# Instructions for the task
Reproduce all of the following data word for word, keeping every line as it appears.

# Materials provided
....

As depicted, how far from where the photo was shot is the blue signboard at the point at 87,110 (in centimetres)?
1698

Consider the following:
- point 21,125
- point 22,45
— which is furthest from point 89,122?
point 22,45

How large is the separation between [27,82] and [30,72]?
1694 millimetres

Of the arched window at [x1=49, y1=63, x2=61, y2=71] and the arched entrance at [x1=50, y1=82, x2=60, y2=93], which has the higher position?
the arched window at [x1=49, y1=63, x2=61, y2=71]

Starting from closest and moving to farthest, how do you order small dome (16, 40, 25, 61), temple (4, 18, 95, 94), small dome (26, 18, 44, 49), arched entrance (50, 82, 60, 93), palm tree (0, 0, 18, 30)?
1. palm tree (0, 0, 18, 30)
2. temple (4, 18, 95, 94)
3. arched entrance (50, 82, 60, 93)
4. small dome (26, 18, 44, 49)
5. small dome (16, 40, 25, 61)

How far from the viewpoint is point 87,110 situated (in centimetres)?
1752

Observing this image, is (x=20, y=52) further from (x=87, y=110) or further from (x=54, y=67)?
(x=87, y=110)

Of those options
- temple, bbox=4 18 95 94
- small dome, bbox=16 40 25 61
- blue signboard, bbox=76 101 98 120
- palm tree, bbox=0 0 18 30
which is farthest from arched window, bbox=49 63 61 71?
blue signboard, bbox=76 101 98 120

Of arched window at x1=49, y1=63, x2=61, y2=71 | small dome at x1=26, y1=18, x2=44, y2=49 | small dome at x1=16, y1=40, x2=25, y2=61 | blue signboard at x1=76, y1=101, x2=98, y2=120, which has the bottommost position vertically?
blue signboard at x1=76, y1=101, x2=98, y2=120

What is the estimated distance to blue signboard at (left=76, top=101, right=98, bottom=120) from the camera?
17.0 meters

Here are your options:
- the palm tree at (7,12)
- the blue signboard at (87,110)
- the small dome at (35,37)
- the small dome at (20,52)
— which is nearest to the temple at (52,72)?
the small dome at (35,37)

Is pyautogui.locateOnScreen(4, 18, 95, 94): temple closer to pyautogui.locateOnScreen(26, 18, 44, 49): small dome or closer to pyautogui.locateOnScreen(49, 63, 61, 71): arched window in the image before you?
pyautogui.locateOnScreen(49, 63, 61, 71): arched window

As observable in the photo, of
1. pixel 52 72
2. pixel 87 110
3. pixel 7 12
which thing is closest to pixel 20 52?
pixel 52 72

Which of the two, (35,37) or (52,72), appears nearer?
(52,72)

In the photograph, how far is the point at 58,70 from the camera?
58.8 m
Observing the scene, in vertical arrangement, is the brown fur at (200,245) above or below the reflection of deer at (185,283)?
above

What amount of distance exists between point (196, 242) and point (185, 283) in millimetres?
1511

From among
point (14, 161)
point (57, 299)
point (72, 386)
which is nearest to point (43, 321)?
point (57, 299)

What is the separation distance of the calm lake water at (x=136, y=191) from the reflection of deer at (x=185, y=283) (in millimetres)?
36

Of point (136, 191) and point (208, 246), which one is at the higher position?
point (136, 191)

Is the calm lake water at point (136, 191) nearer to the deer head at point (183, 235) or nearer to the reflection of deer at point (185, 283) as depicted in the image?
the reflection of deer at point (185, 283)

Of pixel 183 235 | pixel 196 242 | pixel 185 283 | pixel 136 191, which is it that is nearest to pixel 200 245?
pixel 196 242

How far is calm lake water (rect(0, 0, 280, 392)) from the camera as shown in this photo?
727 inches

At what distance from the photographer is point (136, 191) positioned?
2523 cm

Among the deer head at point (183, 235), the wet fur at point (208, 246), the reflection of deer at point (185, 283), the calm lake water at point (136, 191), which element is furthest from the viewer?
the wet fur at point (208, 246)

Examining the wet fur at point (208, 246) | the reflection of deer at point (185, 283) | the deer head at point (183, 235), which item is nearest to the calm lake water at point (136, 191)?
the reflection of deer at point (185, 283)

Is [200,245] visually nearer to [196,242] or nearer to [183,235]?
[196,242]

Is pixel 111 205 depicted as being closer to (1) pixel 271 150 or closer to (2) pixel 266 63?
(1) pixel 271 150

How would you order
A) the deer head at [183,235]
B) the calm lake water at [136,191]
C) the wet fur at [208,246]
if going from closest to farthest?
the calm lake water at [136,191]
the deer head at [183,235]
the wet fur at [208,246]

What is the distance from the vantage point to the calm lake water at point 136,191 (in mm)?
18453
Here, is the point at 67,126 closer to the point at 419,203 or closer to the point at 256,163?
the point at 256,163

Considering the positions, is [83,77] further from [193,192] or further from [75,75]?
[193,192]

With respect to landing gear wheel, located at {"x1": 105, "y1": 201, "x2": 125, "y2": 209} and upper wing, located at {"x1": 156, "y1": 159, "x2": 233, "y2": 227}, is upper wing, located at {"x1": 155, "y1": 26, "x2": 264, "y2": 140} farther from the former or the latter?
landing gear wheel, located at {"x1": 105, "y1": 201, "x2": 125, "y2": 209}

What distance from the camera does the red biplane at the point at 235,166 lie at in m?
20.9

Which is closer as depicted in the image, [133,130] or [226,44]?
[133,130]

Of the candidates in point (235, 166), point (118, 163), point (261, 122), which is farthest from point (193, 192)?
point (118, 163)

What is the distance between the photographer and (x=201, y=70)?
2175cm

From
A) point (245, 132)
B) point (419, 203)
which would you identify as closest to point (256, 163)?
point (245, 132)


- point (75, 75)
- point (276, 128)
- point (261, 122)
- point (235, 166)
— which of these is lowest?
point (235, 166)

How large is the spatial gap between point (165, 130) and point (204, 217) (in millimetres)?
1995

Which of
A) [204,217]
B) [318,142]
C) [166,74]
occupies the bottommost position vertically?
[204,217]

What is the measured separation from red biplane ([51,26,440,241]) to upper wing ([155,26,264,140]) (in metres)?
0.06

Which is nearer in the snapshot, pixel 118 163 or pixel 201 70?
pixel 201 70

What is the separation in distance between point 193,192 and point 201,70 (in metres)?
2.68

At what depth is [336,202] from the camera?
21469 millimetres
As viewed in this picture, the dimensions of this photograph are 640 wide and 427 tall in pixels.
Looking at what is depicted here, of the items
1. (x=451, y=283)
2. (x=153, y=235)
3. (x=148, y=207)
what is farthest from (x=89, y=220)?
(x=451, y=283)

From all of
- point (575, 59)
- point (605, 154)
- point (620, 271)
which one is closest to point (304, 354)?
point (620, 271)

....

# Problem solution
As depicted, how far from where the photo was shot is the blue signboard at the point at 87,110 (in centimetres)?
1698

Consider the following:
- point 21,125
- point 22,45
— which is furthest from point 89,122?
point 22,45

How large is the separation between [27,82] and [30,72]?
1694 millimetres

Of the arched window at [x1=49, y1=63, x2=61, y2=71] and the arched entrance at [x1=50, y1=82, x2=60, y2=93], which has the higher position?
the arched window at [x1=49, y1=63, x2=61, y2=71]

Starting from closest and moving to farthest, how do you order small dome (16, 40, 25, 61), temple (4, 18, 95, 94), small dome (26, 18, 44, 49), arched entrance (50, 82, 60, 93), palm tree (0, 0, 18, 30)?
1. palm tree (0, 0, 18, 30)
2. temple (4, 18, 95, 94)
3. arched entrance (50, 82, 60, 93)
4. small dome (26, 18, 44, 49)
5. small dome (16, 40, 25, 61)

How far from the viewpoint is point 87,110 situated (in centimetres)?
1752

Observing this image, is (x=20, y=52) further from (x=87, y=110) or further from (x=54, y=67)?
(x=87, y=110)

Of those options
- temple, bbox=4 18 95 94
- small dome, bbox=16 40 25 61
- blue signboard, bbox=76 101 98 120
- palm tree, bbox=0 0 18 30
which is farthest from arched window, bbox=49 63 61 71?
blue signboard, bbox=76 101 98 120

Of arched window at x1=49, y1=63, x2=61, y2=71 | small dome at x1=26, y1=18, x2=44, y2=49 | small dome at x1=16, y1=40, x2=25, y2=61 | blue signboard at x1=76, y1=101, x2=98, y2=120, which has the bottommost position vertically?
blue signboard at x1=76, y1=101, x2=98, y2=120

What is the estimated distance to blue signboard at (left=76, top=101, right=98, bottom=120) from the camera?
17.0 meters

Here are your options:
- the palm tree at (7,12)
- the blue signboard at (87,110)
- the small dome at (35,37)
- the small dome at (20,52)
— which is nearest to the temple at (52,72)?
the small dome at (35,37)

Is pyautogui.locateOnScreen(4, 18, 95, 94): temple closer to pyautogui.locateOnScreen(26, 18, 44, 49): small dome or closer to pyautogui.locateOnScreen(49, 63, 61, 71): arched window in the image before you?
pyautogui.locateOnScreen(49, 63, 61, 71): arched window

As observable in the photo, of
1. pixel 52 72
2. pixel 87 110
3. pixel 7 12
which thing is closest to pixel 20 52?
pixel 52 72

Which of the two, (35,37) or (52,72), appears nearer?
(52,72)

In the photograph, how far is the point at 58,70 from the camera?
58.8 m
Observing the scene, in vertical arrangement, is the brown fur at (200,245) above or below the reflection of deer at (185,283)?
above

What amount of distance exists between point (196, 242) and point (185, 283) in millimetres?
1511

From among
point (14, 161)
point (57, 299)
point (72, 386)
which is nearest to point (43, 321)?
point (57, 299)

What is the separation distance of the calm lake water at (x=136, y=191) from the reflection of deer at (x=185, y=283) (in millimetres)?
36

Of point (136, 191) and point (208, 246), which one is at the higher position?
point (136, 191)

Is the calm lake water at point (136, 191) nearer to the deer head at point (183, 235) or nearer to the reflection of deer at point (185, 283) as depicted in the image?
the reflection of deer at point (185, 283)

Of pixel 183 235 | pixel 196 242 | pixel 185 283 | pixel 136 191, which is it that is nearest to pixel 200 245?
pixel 196 242

How far is calm lake water (rect(0, 0, 280, 392)) from the camera as shown in this photo?
727 inches

At what distance from the photographer is point (136, 191) positioned?
2523 cm

Among the deer head at point (183, 235), the wet fur at point (208, 246), the reflection of deer at point (185, 283), the calm lake water at point (136, 191), which element is furthest from the viewer?
the wet fur at point (208, 246)

Examining the wet fur at point (208, 246) | the reflection of deer at point (185, 283) | the deer head at point (183, 235), which item is nearest to the calm lake water at point (136, 191)?
the reflection of deer at point (185, 283)

Is [200,245] visually nearer to [196,242] or nearer to [183,235]?
[196,242]

Is pixel 111 205 depicted as being closer to (1) pixel 271 150 or closer to (2) pixel 266 63?
(1) pixel 271 150

How would you order
A) the deer head at [183,235]
B) the calm lake water at [136,191]
C) the wet fur at [208,246]
if going from closest to farthest?
the calm lake water at [136,191]
the deer head at [183,235]
the wet fur at [208,246]

What is the distance from the vantage point to the calm lake water at point 136,191 (in mm)?
18453
Here, is the point at 67,126 closer to the point at 419,203 or closer to the point at 256,163?
the point at 256,163

Considering the positions, is [83,77] further from [193,192] or further from [75,75]?
[193,192]

With respect to landing gear wheel, located at {"x1": 105, "y1": 201, "x2": 125, "y2": 209} and upper wing, located at {"x1": 156, "y1": 159, "x2": 233, "y2": 227}, is upper wing, located at {"x1": 155, "y1": 26, "x2": 264, "y2": 140} farther from the former or the latter?
landing gear wheel, located at {"x1": 105, "y1": 201, "x2": 125, "y2": 209}

What distance from the camera does the red biplane at the point at 235,166 lie at in m?
20.9

Which is closer as depicted in the image, [133,130] or [226,44]?
[133,130]

Of the candidates in point (235, 166), point (118, 163), point (261, 122), which is farthest from point (193, 192)?
point (118, 163)

What is the distance between the photographer and (x=201, y=70)?
2175cm

From
A) point (245, 132)
B) point (419, 203)
which would you identify as closest to point (256, 163)?
point (245, 132)


- point (75, 75)
- point (276, 128)
- point (261, 122)
- point (235, 166)
— which of these is lowest?
point (235, 166)

How large is the spatial gap between point (165, 130) and point (204, 217) (in millimetres)?
1995

Which of
A) [204,217]
B) [318,142]
C) [166,74]
occupies the bottommost position vertically?
[204,217]

What is the measured separation from red biplane ([51,26,440,241]) to upper wing ([155,26,264,140]) (in metres)?
0.06

Which is nearer in the snapshot, pixel 118 163 or pixel 201 70?
pixel 201 70

What is the separation in distance between point 193,192 and point 201,70 (in metres)?
2.68

At what depth is [336,202] from the camera?
21469 millimetres
As viewed in this picture, the dimensions of this photograph are 640 wide and 427 tall in pixels.
Looking at what is depicted here, of the items
1. (x=451, y=283)
2. (x=153, y=235)
3. (x=148, y=207)
what is farthest from (x=89, y=220)?
(x=451, y=283)

From all of
- point (575, 59)
- point (605, 154)
- point (620, 271)
which one is closest to point (304, 354)?
point (620, 271)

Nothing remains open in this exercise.